Анвуайе был невысокого роста, коренастый, с узловатыми суставами и не производил впечатления интеллектуально развитого человека. Он был похож на остальных рыцарей, я не могла в нем найти ничего выдающегося.
– Каким образом я познакомлюсь с ним? Ведь вы же сами прочитали недавно лекцию о том, что дама не может сама знакомиться с мужчиной и уж тем более заводить дружбу…
– Вы не поняли, донна, – перебил Герцог. Он смотрел мне прямо в глаза своим прозрачным взглядом, волосы, развевавшиеся от ветра, падали ему на лоб и брови. – Я вас познакомлю сам и буду рядом, даже отец Джакомо не сможет возразить против этого.
– Тогда я не понимаю, каким образом завоевать его расположение, если вы и познакомите меня, и будете вести беседу…
– Вы должны будете заманить его в ловушку вашей добродетели. Он должен поверить, что вы – донна Анна Висконти, пережившая ужасное происшествие, скорбящая по своей сестре, тоскующая по любимому мужу. Вот и все. Остальное остается за мной. Ну же, донна, упадите в обморок.
– Вы с ума сошли, герцог! – я не могла поверить, что он действительно хочет разыграть эту комедию.
– Падайте, черт вас дери! – зло прошипел он. Я отшатнулась, тихонько вскрикнула и упала ему на руки.

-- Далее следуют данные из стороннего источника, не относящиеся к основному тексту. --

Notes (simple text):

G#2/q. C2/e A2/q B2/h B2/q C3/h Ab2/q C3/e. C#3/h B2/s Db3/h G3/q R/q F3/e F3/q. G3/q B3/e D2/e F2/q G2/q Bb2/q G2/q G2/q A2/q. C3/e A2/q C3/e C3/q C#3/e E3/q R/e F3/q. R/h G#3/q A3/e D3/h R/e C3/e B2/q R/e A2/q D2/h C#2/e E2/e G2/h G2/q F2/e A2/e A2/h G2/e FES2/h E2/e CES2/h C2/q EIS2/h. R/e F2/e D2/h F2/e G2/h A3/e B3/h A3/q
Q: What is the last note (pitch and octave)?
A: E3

Герцог успел подхватить падающую донну, но у него не хватило сил поднять ее на руки. К счастью, поблизости стоял один из рыцарей, который, увидев, что женщина упала, поспешил помочь сопровождавшему ее мужчине. Подбежав, он взял ее на руки и прошел в каюты. Войдя в одну из комнат, рыцарь увидел там молодую пару, игравшую в шахматы, супруги тут же поднялись и озабоченно подошли к кровати, куда рыцарь осторожно положил молодую даму. Ее подруга сняла с головы донны манишку, и чудесные золотые локоны заблестели в свете свечей. Герцог велел Катрин ослабить шнуровку на груди донны, затем побрызгал ее лицо водой из кувшина, стоящего у изголовья кровати. Рыцарь не мог не смотреть на вырез платья, где так заманчиво блестели капельки воды. Потом Герцог увел его к себе в кабинет, предоставив друзьям донны заботу о ней.

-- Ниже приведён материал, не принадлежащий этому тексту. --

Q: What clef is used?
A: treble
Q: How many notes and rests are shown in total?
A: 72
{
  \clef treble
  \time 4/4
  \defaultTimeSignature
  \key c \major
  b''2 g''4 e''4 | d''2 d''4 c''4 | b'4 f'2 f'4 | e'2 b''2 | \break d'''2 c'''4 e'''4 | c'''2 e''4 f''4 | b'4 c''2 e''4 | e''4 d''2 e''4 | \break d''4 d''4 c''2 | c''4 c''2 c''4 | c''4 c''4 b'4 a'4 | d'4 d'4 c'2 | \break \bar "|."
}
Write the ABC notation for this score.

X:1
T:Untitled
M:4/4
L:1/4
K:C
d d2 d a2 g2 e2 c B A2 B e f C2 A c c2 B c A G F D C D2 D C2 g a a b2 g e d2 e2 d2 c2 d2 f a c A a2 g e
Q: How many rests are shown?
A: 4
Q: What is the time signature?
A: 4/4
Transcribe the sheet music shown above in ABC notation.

Едва мужчины вышли, я поднялась на кровати и села, ужасно злая на Герцога за его проделку со шнуровкой. Катька удивилась моему быстрому выздоровлению, но когда я ей все рассказала, она не смогла сдержать смех. В итоге все случилось так, как запланировал Герцог: Селир Анвуайе был представлен мне на следующее утро, и уже к вечеру следующего дня он сопровождал меня практически повсюду, и избежать его компании удавалось, только скрывшись в каюту. Он был любезен со мною, но все же казался грубоватым и недалеким человеком. С ним было неинтересно разговаривать, он давил своим «Я», хотя на самом деле ничего особенного, если бы не дружба с королем, из себя не представлял. Я считала часы до приезда в Лимассол, потому что он становился все невыносимее, и приходилось звать отца Джакомо, чтобы хоть как-то усмирить этого ненормального. Он даже не пытался ухаживать, шел к своей цели прямо и нахально и пару раз даже пытался поцеловать меня в коридоре, но я каждый раз ускoльзала. Герцог, казалось, и не замечал жадных взглядов Селира Анвуайе, которые он бросал на меня за беседой. Мне было велено вести себя очень скромно и очень благонравно и страдать каждую минуту. И я страдала. Но страдала не из-за потери Клементины и разлуки с «любимым мужем», а из-за этого ужасного взгляда зверя, приготовившегося к прыжку. Я одевалась как можно скромнее, старалась не улыбаться, не смотреть на него, но Селир Анвуайе, слушая историю моих бедствий, которая в устах Герцога звучала особенно трогательно, не сводил с меня глаз. Даже Катя была возмущена этой необыкновенной несдержанностью и наглостью, а Вадик взял за привычку провожать меня до спальни после вечерней прогулки по палубе, лишая тем самым Анвуайе возможности напасть на меня с поцелуями.